### Teks Hasil Ekstraksi
---

Dengan teori ini, Jepang dianjurkan untuk menghentikan produksi kainnya dan
mengalihkan faktor-faktor produksinya untuk memaksimalkan produksi kamera
digital, lalu menutupi kekurangan penawaran kain dengan membelinya dari
Indonesia, begitu juga sebaliknya.
Salah satu penghambat utama terjadinya kerjasama
diatas adalah adanya larangan-larangan dan kebijakan proteksi dari pemerintah suatu negara. Di satu sisi, kebijakan
ini dapat melindungi produksi dalam negeri, namun di sisi lain, hal ini akan
meningkatkan biaya produksi barang impor sehingga sulit menembus pasar negara yang dituju. Para pro-globalisme tidak setuju
akan adanya proteksi dan larangan tersebut, mereka menginginkan dilakukannya
kebijakan perdagangan bebas sehingga harga barang-barang dapat ditekan,
akibatnya permintaan akan meningkat. Karena permintaan meningkat, kemakmuran akan
meningkat dan begitu seterusnya.

---

Bagian dari berkas data:
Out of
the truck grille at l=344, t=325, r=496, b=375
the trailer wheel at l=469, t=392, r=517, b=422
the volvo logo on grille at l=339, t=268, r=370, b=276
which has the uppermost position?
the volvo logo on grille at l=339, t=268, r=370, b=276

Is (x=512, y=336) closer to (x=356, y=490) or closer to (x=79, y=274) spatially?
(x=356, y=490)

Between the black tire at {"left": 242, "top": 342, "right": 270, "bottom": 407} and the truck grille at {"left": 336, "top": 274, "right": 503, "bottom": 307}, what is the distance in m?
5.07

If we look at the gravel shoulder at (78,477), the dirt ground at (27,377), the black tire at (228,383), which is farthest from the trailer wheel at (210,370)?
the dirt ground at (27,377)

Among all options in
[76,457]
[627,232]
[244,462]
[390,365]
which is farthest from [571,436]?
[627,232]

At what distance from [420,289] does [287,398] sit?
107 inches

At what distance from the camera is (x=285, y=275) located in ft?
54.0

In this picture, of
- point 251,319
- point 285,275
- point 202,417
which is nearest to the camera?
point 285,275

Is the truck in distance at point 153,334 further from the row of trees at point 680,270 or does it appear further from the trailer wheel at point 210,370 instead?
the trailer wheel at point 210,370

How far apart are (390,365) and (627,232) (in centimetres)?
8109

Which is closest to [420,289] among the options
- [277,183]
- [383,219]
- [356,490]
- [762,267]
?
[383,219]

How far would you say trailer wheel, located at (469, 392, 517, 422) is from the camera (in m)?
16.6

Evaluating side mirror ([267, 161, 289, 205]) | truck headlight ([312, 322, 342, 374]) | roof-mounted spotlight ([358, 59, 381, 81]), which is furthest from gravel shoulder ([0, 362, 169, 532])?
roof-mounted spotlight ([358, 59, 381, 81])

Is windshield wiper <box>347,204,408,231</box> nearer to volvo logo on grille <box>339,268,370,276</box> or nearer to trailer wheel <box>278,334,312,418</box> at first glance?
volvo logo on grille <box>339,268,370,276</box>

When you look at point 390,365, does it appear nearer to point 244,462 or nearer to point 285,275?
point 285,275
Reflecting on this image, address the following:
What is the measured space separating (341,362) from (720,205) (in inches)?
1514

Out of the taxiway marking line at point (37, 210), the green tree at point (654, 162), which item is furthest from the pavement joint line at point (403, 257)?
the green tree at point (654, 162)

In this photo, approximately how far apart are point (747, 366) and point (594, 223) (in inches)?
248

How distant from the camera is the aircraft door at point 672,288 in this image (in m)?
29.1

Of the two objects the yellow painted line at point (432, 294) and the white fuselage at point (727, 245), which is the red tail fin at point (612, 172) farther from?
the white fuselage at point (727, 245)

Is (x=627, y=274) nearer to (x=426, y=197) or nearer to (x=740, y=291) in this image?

---

### Tugas Tertulis
(1) Salin bagian teks tentang perdagangan bebas dari "Salah satu penghambat" sampai "dan begitu seterusnya." tanpa perubahan apa pun.
(2) Menurut teks tentang perdagangan bebas, apa yang menjadi salah satu penghambat utama terjadinya kerja sama tersebut?

### Penyelesaian Tugas
(1)
Salah satu penghambat utama terjadinya kerjasama
diatas adalah adanya larangan-larangan dan kebijakan proteksi dari pemerintah suatu negara. Di satu sisi, kebijakan
ini dapat melindungi produksi dalam negeri, namun di sisi lain, hal ini akan
meningkatkan biaya produksi barang impor sehingga sulit menembus pasar negara yang dituju. Para pro-globalisme tidak setuju
akan adanya proteksi dan larangan tersebut, mereka menginginkan dilakukannya
kebijakan perdagangan bebas sehingga harga barang-barang dapat ditekan,
akibatnya permintaan akan meningkat. Karena permintaan meningkat, kemakmuran akan
meningkat dan begitu seterusnya.

(2) Larangan-larangan dan kebijakan proteksi dari pemerintah suatu negara.